** Data extracts follows **

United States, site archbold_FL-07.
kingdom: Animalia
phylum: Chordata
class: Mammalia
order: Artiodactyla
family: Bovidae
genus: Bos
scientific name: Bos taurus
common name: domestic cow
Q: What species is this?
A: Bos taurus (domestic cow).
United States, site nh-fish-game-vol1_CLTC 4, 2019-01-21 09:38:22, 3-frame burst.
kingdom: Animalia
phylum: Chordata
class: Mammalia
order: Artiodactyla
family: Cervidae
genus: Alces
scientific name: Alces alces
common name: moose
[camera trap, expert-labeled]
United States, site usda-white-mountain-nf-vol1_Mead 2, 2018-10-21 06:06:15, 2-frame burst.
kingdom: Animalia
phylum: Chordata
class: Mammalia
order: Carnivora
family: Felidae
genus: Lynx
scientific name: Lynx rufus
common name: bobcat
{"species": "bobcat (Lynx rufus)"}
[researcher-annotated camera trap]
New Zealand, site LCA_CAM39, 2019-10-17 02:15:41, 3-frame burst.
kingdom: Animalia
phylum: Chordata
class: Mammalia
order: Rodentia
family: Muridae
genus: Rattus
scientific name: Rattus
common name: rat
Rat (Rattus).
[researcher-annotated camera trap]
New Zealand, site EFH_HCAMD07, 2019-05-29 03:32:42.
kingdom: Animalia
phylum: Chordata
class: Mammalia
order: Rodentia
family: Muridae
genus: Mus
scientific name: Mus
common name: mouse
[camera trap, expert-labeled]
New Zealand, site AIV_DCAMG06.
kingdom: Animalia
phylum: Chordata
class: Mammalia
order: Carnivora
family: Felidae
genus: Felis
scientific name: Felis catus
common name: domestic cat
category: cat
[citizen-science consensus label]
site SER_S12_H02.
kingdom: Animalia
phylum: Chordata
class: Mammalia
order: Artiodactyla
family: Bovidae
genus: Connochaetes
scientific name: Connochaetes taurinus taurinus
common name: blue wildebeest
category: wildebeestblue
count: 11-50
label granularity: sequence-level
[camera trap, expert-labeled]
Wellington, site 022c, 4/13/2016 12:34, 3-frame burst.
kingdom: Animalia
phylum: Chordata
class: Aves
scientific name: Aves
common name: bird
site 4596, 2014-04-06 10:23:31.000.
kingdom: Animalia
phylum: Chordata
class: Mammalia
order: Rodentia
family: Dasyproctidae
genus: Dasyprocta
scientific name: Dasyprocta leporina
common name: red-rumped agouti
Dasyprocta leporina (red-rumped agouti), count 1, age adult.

** End of Data extracts **

• _What is being asked_:
Reading through the records above, report each line in which the string "frame" is found.

• _Result of the exercise_:
United States, site nh-fish-game-vol1_CLTC 4, 2019-01-21 09:38:22, 3-frame burst.
United States, site usda-white-mountain-nf-vol1_Mead 2, 2018-10-21 06:06:15, 2-frame burst.
New Zealand, site LCA_CAM39, 2019-10-17 02:15:41, 3-frame burst.
Wellington, site 022c, 4/13/2016 12:34, 3-frame burst.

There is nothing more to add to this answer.